What is contact dermatitis?

Contact dermatitis is a type of skin rash that develops after the skin touches a substance that irritates it or triggers an allergic reaction. Two types of contact dermatitis exist: allergic contact dermatitis and irritant contact dermatitis. 

Allergic contact dermatitis happens when the skin is exposed to a substance (called an allergen) that triggers an abnormal response by the person's immune system. Farmers are frequently exposed to substances that are known to trigger allergic reactions in some people, including:

  • Poison ivy
  • Pollen
  • Other compounds found in plants
  • Pet and livestock dander
  • Nickel and other metals
  • Preservatives found in sunscreen and other cosmetics or self-care products


Irritant contact dermatitis happens when the skin is exposed to an irritating chemical substance. Unlike allergic contact dermatitis, which may take hours or days to develop, irritant contact dermatitis usually develops within minutes after initial exposure to the chemical.

Farmers often work directly with chemicals and compounds that can irritate their skin, including:

  • Pesticides and herbicides
  • Fertilizers
  • Animal feed additives
  • Animal waste
  • Water that contains chemicals or agricultural run-off
  • Resins, plastics, and epoxies
  • Solvents
  • Rubber 
  • Detergents and harsh soaps
  • Other chemicals used in or on farming equipment


Signs and symptoms 

The main symptom of contact dermatitis is an itchy red rash. The rash can spread to other areas of skin that weren't originally exposed to the allergen or irritant. 

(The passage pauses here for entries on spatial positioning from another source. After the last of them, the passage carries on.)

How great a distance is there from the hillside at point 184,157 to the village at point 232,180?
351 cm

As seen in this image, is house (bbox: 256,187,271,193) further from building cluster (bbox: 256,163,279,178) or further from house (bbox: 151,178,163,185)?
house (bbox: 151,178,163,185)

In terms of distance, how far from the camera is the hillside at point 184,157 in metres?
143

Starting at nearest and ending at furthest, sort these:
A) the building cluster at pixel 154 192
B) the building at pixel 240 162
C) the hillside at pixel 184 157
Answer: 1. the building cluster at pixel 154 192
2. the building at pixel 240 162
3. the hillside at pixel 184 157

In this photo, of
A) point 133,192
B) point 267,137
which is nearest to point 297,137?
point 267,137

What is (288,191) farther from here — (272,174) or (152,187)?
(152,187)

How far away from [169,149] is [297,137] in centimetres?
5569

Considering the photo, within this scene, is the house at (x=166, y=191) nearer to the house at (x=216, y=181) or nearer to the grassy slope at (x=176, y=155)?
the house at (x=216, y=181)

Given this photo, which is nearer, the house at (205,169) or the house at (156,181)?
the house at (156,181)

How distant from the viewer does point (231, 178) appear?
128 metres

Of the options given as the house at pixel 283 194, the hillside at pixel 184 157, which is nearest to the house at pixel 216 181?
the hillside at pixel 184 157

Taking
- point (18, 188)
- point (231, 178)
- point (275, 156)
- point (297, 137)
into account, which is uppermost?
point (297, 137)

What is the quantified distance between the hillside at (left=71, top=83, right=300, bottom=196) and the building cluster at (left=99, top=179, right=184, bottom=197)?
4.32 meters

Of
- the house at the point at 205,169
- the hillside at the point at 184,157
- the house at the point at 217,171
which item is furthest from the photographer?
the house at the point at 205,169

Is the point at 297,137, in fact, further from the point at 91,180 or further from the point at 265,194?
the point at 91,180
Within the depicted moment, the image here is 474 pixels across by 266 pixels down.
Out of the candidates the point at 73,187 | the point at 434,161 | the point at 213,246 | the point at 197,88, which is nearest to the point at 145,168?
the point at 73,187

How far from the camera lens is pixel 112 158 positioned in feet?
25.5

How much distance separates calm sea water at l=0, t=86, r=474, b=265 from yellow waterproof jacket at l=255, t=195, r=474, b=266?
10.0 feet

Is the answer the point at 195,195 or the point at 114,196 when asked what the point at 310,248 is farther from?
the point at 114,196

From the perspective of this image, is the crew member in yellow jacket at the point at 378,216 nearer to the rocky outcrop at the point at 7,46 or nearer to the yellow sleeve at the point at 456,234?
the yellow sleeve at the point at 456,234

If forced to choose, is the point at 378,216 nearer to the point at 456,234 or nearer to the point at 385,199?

In addition to a rash, farmers with contact dermatitis may experience uncomfortable signs and symptoms like:

  • Skin swelling and hives in the affected area
  • Pain, including burning or stinging
  • Blisters that may break open, ooze and eventually scab over
  • Scaling or flaky skin


Treatments and why you should see a health care provider

Here’s some good news: Contact dermatitis is not contagious, and it's treatable!

If you have contact dermatitis or have symptoms that you're concerned about, talk to a health care provider. He or she can help you figure out what's causing your skin issue, usually by conducting a personal history and physical exam. 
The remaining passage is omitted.